Sirmione was once known as Garda, and had been a Veronese summer resort for the elite since the 1st century BC. The town had grown to become one the most important Roman cities in northeast Italy, Garda had been praised by several artists and poets of the time, including Catullus.
During the 4th and the 5th century AD, the town became an important fortified strongpoint for the defence of Lake Garda’s southern section. A settlement had existed in the area even after the Lombard conquest and had depended directly on the King for its operation. King Desiderius’s wife Ansa had founded a church and monastery in the city.
History of Scaliger Castle
In the first half of the 13th century, Sirmione fell into the hands of the Scaliger family. It is believed that the castle was founded by Mastino I della Scala. The town continued to be an important military center until the 16th century. Until the 19th century, a garrison remained in the castle. Sirmione was part of the Republic of Venice from the year 1405 till 1797 when it was acquired by Austria. Later, in the year 1888 Sirmione became a part of Unified Italy.

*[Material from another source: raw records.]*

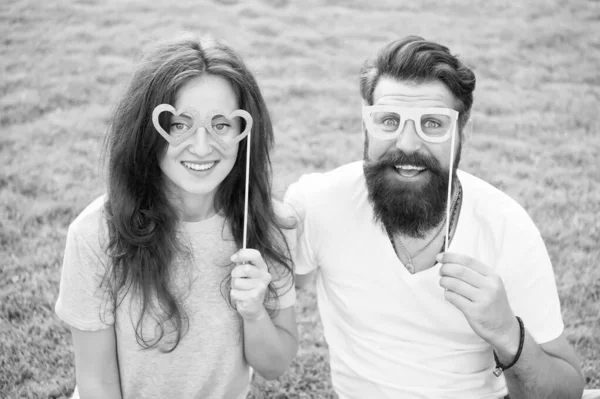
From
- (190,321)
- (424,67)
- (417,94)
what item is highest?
(424,67)

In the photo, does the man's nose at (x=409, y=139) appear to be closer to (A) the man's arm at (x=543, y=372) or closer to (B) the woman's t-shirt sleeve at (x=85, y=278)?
(A) the man's arm at (x=543, y=372)

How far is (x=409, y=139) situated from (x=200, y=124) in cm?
93

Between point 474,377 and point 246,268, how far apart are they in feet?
4.05

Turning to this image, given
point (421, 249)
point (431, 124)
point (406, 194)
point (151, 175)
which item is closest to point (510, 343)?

The castle was built in the 13th century and was a port fortification used widely by the fleet of the Scaliger family. The castle dominates the landscape of the town and has a large moat where ducks and swans can be seen today. There are 150 steps which lead up to the ramparts and the tower is open to public for viewing.
From the top of the tower, beautiful views of the Lake Garda can be enjoyed. The courtyard of the castle was a garden earlier where the mainland was controlled by the guards from the embrasures. The prison was located below the main keep.
The Sirmione castle has large crenellated walls and towers and an inner porch which is set in medieval and Roman stones. The entire structure is surrounded by water and a second defence wall can be reached through a drawbridge. There is also another walkway along the wall from where the striking dock can be admired. The doors were fitted with several different systems for locking. The drawbridge was for the pedestrians and carriage which had a metal sluice and had two hinged doors.